Grand Portage National Monument Rendezvous Days

fish cooking
Fish cooking in a historic holder over coals within a hearth.

NPS Photo

Rendezvous 2024 Specials & Workshops

Claire’s Sewing

Salon visit with Winnipeg tailor Claire Sparling. Bring any projects, patterns you may be working on, or questions concerning historic clothing.

Golden Galette Returns!

It is back! One year only! Participants grab a bag of flour and salt, head back to their camp to bake, and return hours later with their galette (a flat, round cake). Prize awarded to the best traditional historic based bread. The winner will receive the coveted Golden Galette Award!

Magic and Stories with the Voyageurs!

The return of the Story-telling, Magic, and Entertainment Extravaganza by Fort William Voyageurs Bates & Roy!!

Historic Brewing Roundtable Discussion

Presented by John Hayes, Isaac Walters, Leif Halvorson, Thomas Abthorpe, and Paul Ellenbecker. Living history reenactors share their experiences and discoveries researching and experimenting with brewing beer.

Tea in the Fur Trade

Join Kora Boisvert as she talks about tea drinking in the 18th century, in the fur trade and here at Grand Portage.

Fish of Grand Portage Bay

“The best of everything and the best of fish” John McDonald," Grand Portage, 1791

Listen from a local fisherman about what fish swim in our waters. What can we find locally in Lake Superior, neighboring lakes and rivers, how they are best prepared and how they taste.

Alexander Henry’s Pembina Pickles in Sap!

On September 19th, 1804, Henry wrote in his journal: “I gathered my cucumbers and made a nine-gallon keg of pickles, having plenty of excellent vinegar from maple sap, little inferior to that imported.”

Join famed historic foodways interpreter Kiri Butter of Thunder Bay as she talks about the incredible fur trade story of pickles in the interior and vinegar making.

Parts of the exercise =>
#1 Do these statements agree with the Rendezvous Days page? Answer yes or no for each, and quote the page's deciding words.
(a) Claire Sparling is a tailor from Winnipeg.
(b) Kora Boisvert leads the session on pickles and vinegar making.
(c) Henry made his keg of pickles using vinegar from maple sap.
#2 Write what comes next on the Grand Portage Rendezvous Days page, picking up after the session on pickles and vinegar making.

Information supplied =>
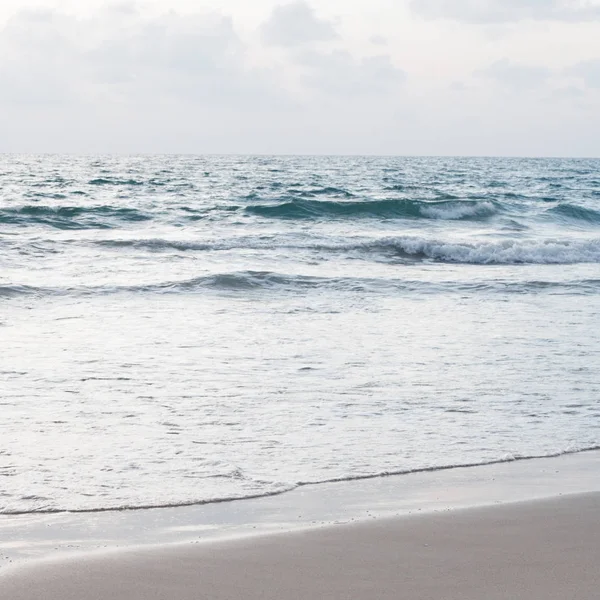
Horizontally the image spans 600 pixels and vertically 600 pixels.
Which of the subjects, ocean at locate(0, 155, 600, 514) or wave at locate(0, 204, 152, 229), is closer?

Results by task =>
#1
(a) Yes: "Salon visit with Winnipeg tailor Claire Sparling."
(b) No: "Join famed historic foodways interpreter Kiri Butter of Thunder Bay as she talks about the incredible fur trade story of pickles in the interior and vinegar making."
(c) Yes: "having plenty of excellent vinegar from maple sap, little inferior to that imported."

#2
The Long Skillet

Our favorite blacksmith, Robert Rossdeuscher, will hammer and forge, discuss and demonstrate the long handles often seen on frying pans in the fur trade. Though not a common item, these do appear in journals.

Spruce Beer

Known by some Indigenous people as “Jingo-Babo”, or by French Canadians “le petite biere,” there are many references to this beverage made small or at times alcoholic. Was it vital against scurvy? Military use? Sit among the spruce and learn from John Hayes about spruce beer from Henry Hudson’s exploration, to Benjamin Franklin's home, to 1850s Irish settlers in Northern Wisconsin…

Go Pound Corn!

Join staff in the Ojibwe Village to pound corn, some from the 2023 historic garden featuring historic heirloom King Phillips and Eight Row Flint. Prepared corn dishes will be on display (Bread, gruel, and lyed)

What’s Growing in the Heirloom Gardens?

Join reenactor Karl Koster to learn about this year's crops in the historic kitchen and Three Sisters gardens.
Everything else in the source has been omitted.